• Source document:
--- start ---

Tonawanda News — Superintendent Whitney Vantine attended his last board meeting Tuesday night before his retirement next week.
During his presentation, he recommended the board determine Central School’s future — a decision he sees as important on the district’s lengthy to-do list.
“My suggestion is to consider taking action at the next meeting Oct. 23,” Vantine said.
He invited realtor Ed Woods to the meeting to answer questions about the possible sale of the building and what services he would provide. Woods works for Realty USA, the same company that represented the board during the sale of Highland Elementary — a fact that worried some board members, as Highland Elementary still sits vacant after its sale to S. Spoth, LLC last spring.
“Would you ask a realtor to sell your house if he failed the last time?” Board member Sharon Stuart asked Vantine.
Vantine said he is recommending Woods as a result of the comfort of use with Realty USA during the sale of Highland.
“They successfully got it sold at auction and off the school board,” Vantine said.
But board members said they would like to review other possible realtors to sell the facility before deciding on Realty USA.
Woods, however, did respond to Stuart’s concerns and said the initial list price for Highland of $440,000 was likely too high, and may have caused the property to remain on the market for a longer period of time — thereby hurting its chances for a successful sale.
“The area around Central is a very nice neighborhood,” he said. “It may lend itself to residential use in an area that already has established prices.”

--- end ---

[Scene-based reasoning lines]

--- start ---

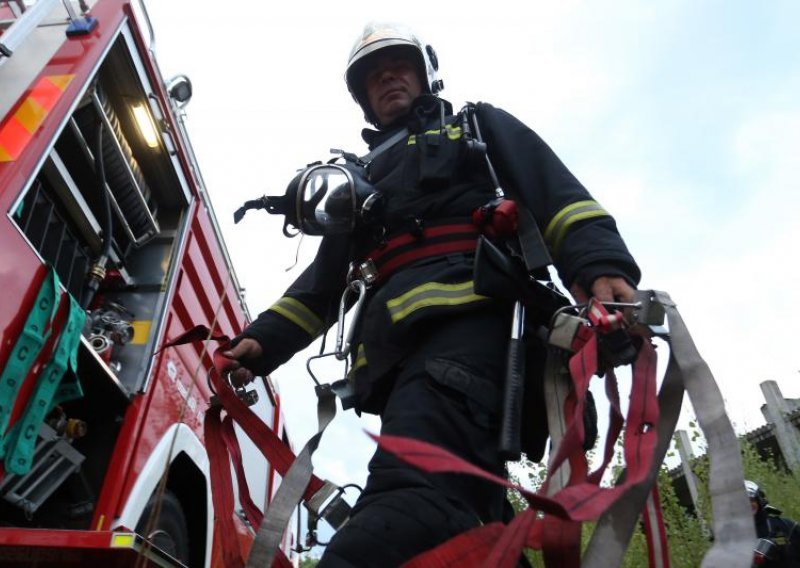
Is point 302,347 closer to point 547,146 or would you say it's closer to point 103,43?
point 547,146

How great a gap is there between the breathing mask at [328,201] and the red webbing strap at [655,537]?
966 millimetres

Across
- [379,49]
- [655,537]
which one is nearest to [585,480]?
[655,537]

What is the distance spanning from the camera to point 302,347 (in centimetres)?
193

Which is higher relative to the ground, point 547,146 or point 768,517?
point 768,517

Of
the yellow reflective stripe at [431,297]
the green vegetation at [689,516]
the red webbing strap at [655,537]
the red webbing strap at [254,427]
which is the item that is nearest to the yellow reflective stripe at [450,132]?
the yellow reflective stripe at [431,297]

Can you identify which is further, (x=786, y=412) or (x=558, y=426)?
(x=786, y=412)

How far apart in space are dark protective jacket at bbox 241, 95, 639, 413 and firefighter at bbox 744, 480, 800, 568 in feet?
14.1

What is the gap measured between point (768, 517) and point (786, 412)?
8.79 meters

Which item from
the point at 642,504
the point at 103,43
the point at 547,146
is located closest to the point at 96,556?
the point at 642,504

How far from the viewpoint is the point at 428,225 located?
1.70 metres

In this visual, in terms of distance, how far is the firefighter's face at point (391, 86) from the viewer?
2141 mm

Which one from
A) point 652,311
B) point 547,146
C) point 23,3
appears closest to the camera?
point 652,311

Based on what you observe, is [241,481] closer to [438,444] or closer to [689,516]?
[438,444]

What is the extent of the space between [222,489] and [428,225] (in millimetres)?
778
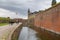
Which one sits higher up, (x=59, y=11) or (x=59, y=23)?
(x=59, y=11)

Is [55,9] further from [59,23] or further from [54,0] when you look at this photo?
[54,0]

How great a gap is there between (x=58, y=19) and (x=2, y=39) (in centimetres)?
2283

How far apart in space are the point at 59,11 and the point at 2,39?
72.9 ft

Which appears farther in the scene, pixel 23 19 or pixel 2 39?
pixel 23 19

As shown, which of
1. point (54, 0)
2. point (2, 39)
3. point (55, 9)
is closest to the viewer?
point (2, 39)

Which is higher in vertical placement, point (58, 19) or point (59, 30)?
point (58, 19)

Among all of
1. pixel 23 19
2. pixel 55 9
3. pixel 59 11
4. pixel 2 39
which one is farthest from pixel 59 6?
pixel 23 19

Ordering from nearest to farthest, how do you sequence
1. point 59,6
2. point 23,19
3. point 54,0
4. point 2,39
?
point 2,39, point 59,6, point 54,0, point 23,19

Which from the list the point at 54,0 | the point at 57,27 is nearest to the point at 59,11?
the point at 57,27

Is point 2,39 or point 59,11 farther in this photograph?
point 59,11

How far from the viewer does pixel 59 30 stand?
103 feet

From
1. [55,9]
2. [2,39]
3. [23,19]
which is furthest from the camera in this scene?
[23,19]

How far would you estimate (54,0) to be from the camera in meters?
71.1

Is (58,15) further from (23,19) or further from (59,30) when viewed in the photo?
(23,19)
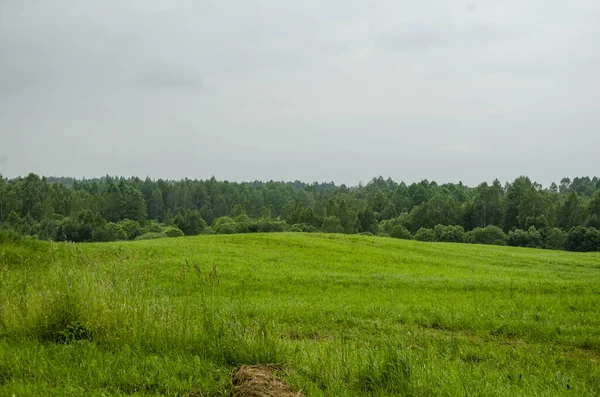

--- end ---

• What needs to be done: Reproduce the entire news article about Superintendent Vantine's last board meeting word for word. These lines were taken from a separate source.

• The completed task:
Tonawanda News — Superintendent Whitney Vantine attended his last board meeting Tuesday night before his retirement next week.
During his presentation, he recommended the board determine Central School’s future — a decision he sees as important on the district’s lengthy to-do list.
“My suggestion is to consider taking action at the next meeting Oct. 23,” Vantine said.
He invited realtor Ed Woods to the meeting to answer questions about the possible sale of the building and what services he would provide. Woods works for Realty USA, the same company that represented the board during the sale of Highland Elementary — a fact that worried some board members, as Highland Elementary still sits vacant after its sale to S. Spoth, LLC last spring.
“Would you ask a realtor to sell your house if he failed the last time?” Board member Sharon Stuart asked Vantine.
Vantine said he is recommending Woods as a result of the comfort of use with Realty USA during the sale of Highland.
“They successfully got it sold at auction and off the school board,” Vantine said.
But board members said they would like to review other possible realtors to sell the facility before deciding on Realty USA.
Woods, however, did respond to Stuart’s concerns and said the initial list price for Highland of $440,000 was likely too high, and may have caused the property to remain on the market for a longer period of time — thereby hurting its chances for a successful sale.
“The area around Central is a very nice neighborhood,” he said. “It may lend itself to residential use in an area that already has established prices.”